# To do
Retype exactly what appears below from the line containing "ASUS AX11000 WIRELESS" down to the line containing "Car Card Holder", keeping both end lines. Do not include pictures.

Records for this exercise below:

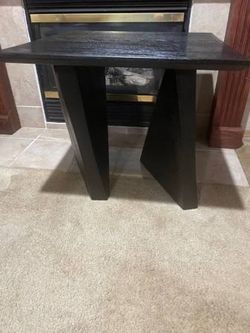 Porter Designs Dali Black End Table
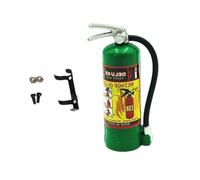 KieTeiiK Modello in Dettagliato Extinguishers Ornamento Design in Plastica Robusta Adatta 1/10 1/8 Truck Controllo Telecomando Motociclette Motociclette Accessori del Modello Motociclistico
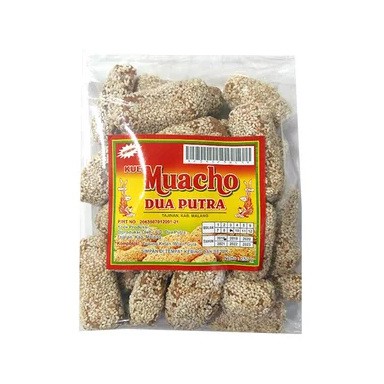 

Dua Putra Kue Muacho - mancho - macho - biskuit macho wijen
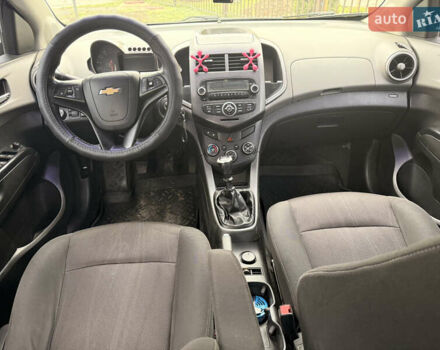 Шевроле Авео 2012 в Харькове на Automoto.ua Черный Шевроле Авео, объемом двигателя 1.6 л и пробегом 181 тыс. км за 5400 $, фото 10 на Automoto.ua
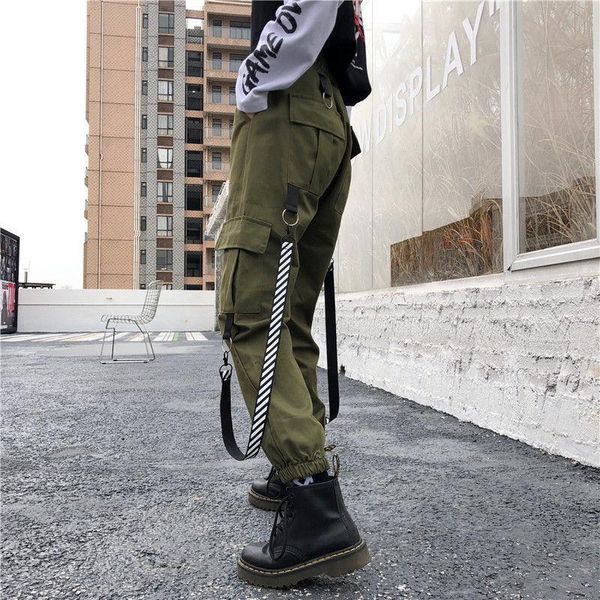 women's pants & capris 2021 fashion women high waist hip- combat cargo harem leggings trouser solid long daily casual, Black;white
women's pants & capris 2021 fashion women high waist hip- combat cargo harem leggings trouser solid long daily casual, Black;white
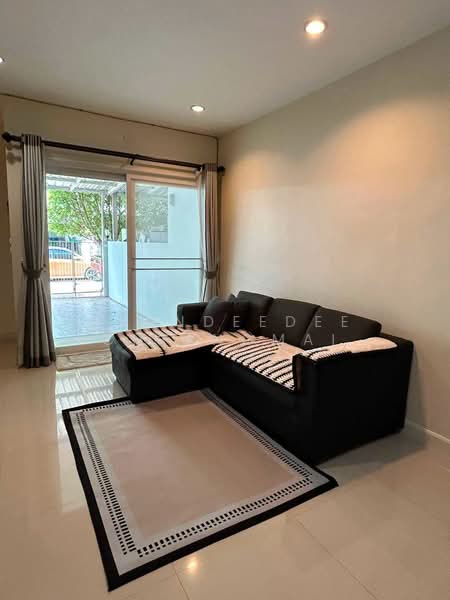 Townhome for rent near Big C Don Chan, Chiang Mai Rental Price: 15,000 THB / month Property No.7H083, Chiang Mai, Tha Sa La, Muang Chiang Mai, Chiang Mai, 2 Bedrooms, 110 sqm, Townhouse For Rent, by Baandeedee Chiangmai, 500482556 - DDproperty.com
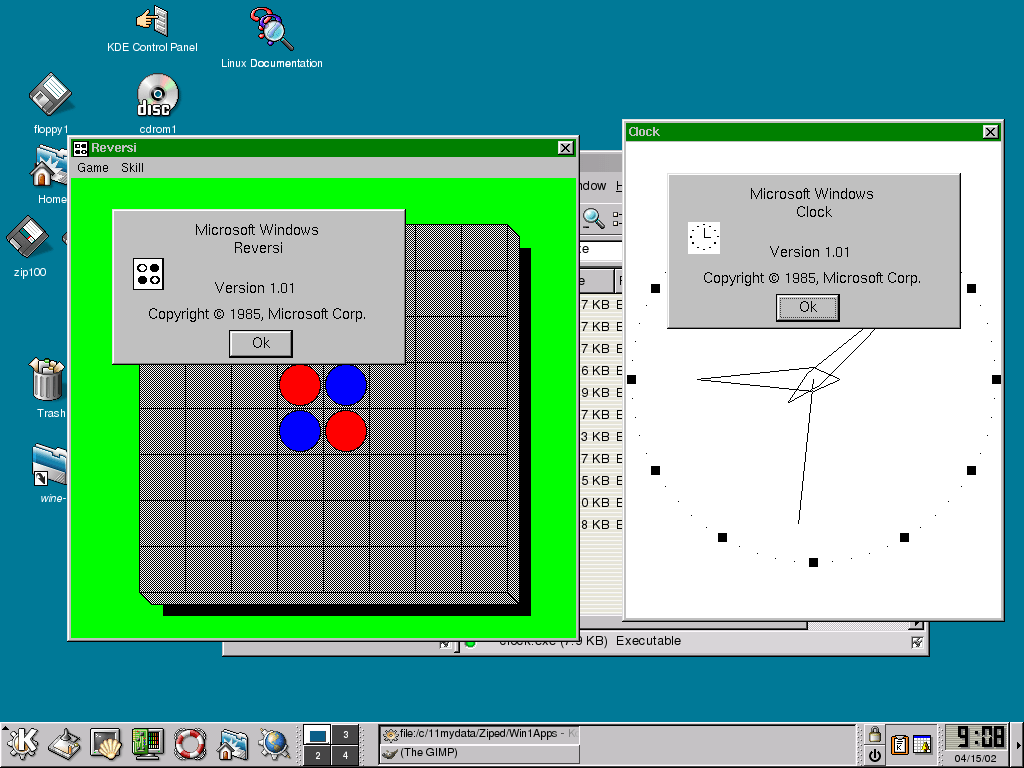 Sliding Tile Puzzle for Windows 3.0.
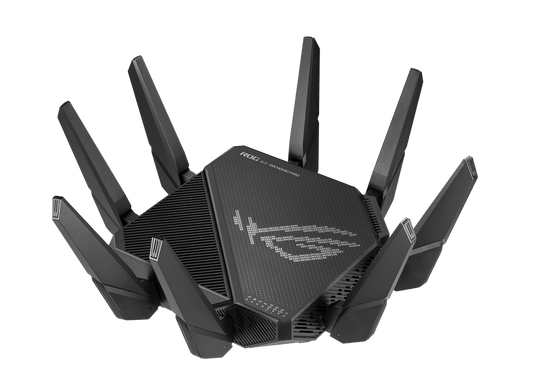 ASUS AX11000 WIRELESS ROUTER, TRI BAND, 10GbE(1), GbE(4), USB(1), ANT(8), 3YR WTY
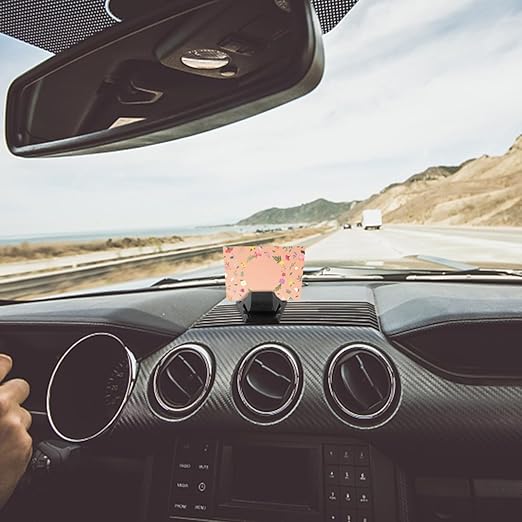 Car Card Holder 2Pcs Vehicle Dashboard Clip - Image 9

End of Records for this exercise.
Records for this exercise below:

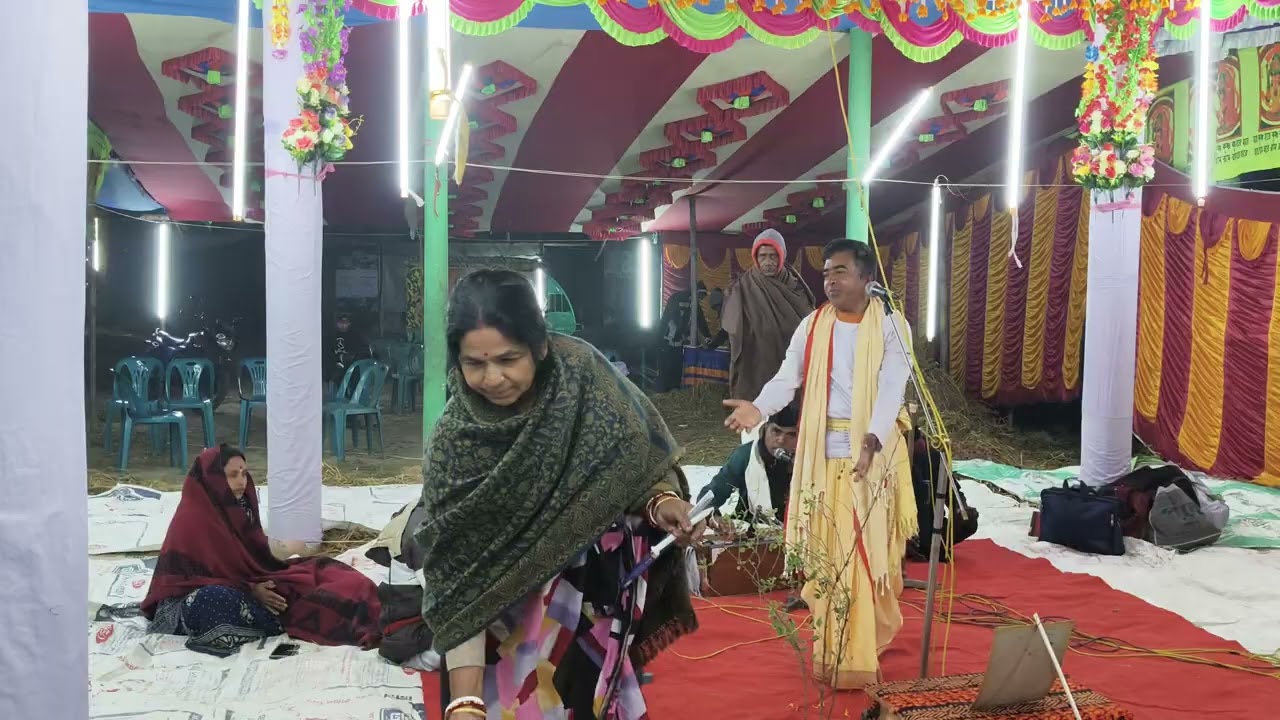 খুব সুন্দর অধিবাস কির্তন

End of Records for this exercise.

# Finished exercise
 ASUS AX11000 WIRELESS ROUTER, TRI BAND, 10GbE(1), GbE(4), USB(1), ANT(8), 3YR WTY
 Car Card Holder 2Pcs Vehicle Dashboard Clip - Image 9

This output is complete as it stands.